# [COMANDO 1]
Modifique o trecho do texto de apoio que começa nas palavras "Não se trata" e termina logo após "industrial.", transcrevendo-o com "INPI" trocado por "Instituto Nacional da Propriedade Industrial".
# [COMANDO 2]
Segundo o texto de apoio, a quem cabe modificar os requisitos para a concessão de patentes de invenção e de modelo de utilidade?

# [TEXTO DE APOIO]

::::::::

Observe-se que, quando o legislador desejou fosse indeferido o pedido em
andamento que não preenchesse os requisitos materiais da lei anterior, ele o
fez expressamente (vide art. 229-A da Lei 9.279/1996), situação essa que não
ocorre na hipótese em apreço, na qual se deve aplicar a nova Lei.
Não se trata propriamente de fazer retroagir a lei aos casos
consolidados, decididos pelo INPI, mas de reconhecer que cabe ao Poder
Legislativo modificar os requisitos para a concessão de patentes de invenção e
de modelo de utilidade e de registro de desenho industrial e de marca. Assim
como a lei pode modificar, por exemplo, os requisitos para a usucapião antes da
sua aquisição, as hipóteses de retomada de imóveis locados e as regras pertinentes à herança e aos
limites de construção civil (leis de posturas), pode também alterar as
hipóteses relativas à possibilidade de concessão de registro de propriedade
industrial.

::::::::

# [DADOS COLETADOS]
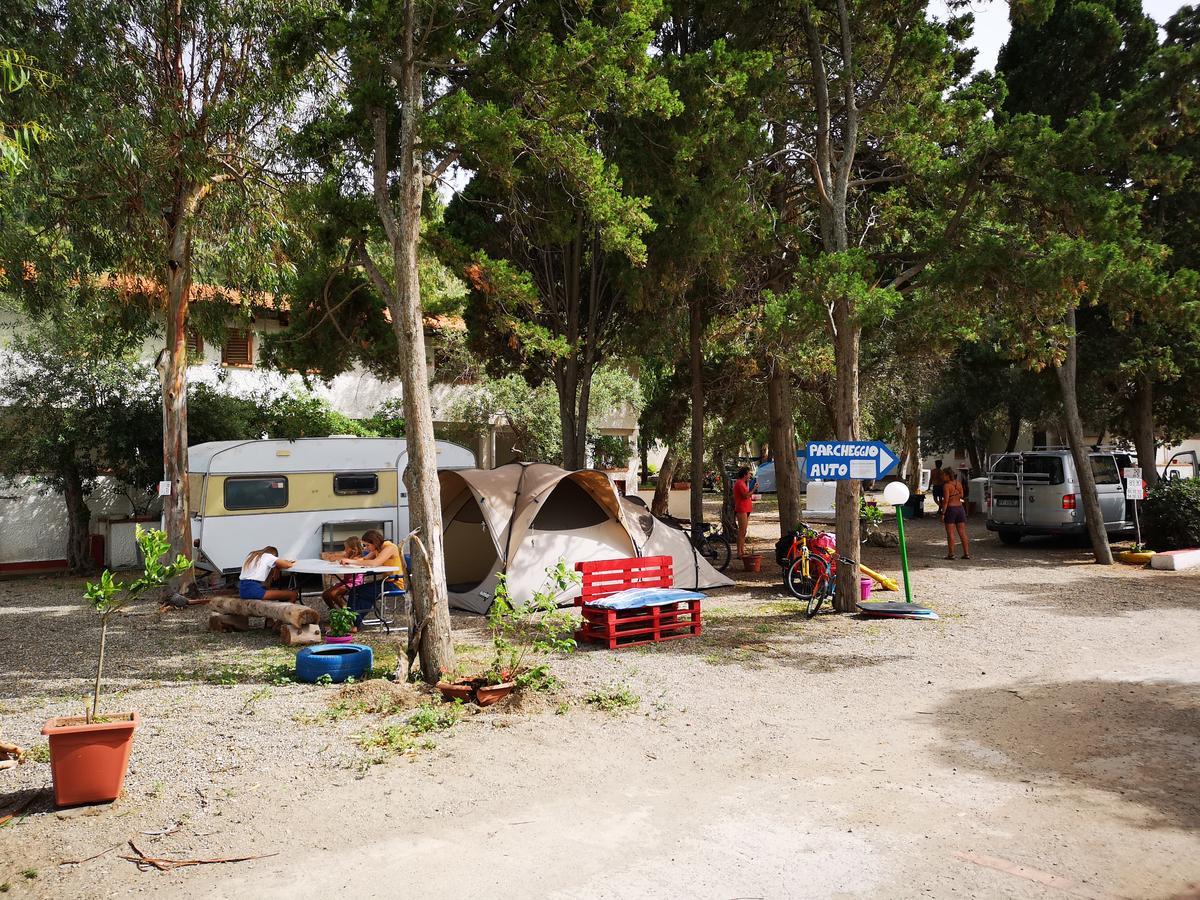 Camping B&B Gioiosa Gioiosa Marea Eksteriør bilde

::::::::

# [ESPAÇO PARA RESPOSTA 1]
Não se trata propriamente de fazer retroagir a lei aos casos
consolidados, decididos pelo Instituto Nacional da Propriedade Industrial, mas de reconhecer que cabe ao Poder
Legislativo modificar os requisitos para a concessão de patentes de invenção e
de modelo de utilidade e de registro de desenho industrial e de marca. Assim
como a lei pode modificar, por exemplo, os requisitos para a usucapião antes da
sua aquisição, as hipóteses de retomada de imóveis locados e as regras pertinentes à herança e aos
limites de construção civil (leis de posturas), pode também alterar as
hipóteses relativas à possibilidade de concessão de registro de propriedade
industrial.

# [ESPAÇO PARA RESPOSTA 2]
Ao Poder Legislativo.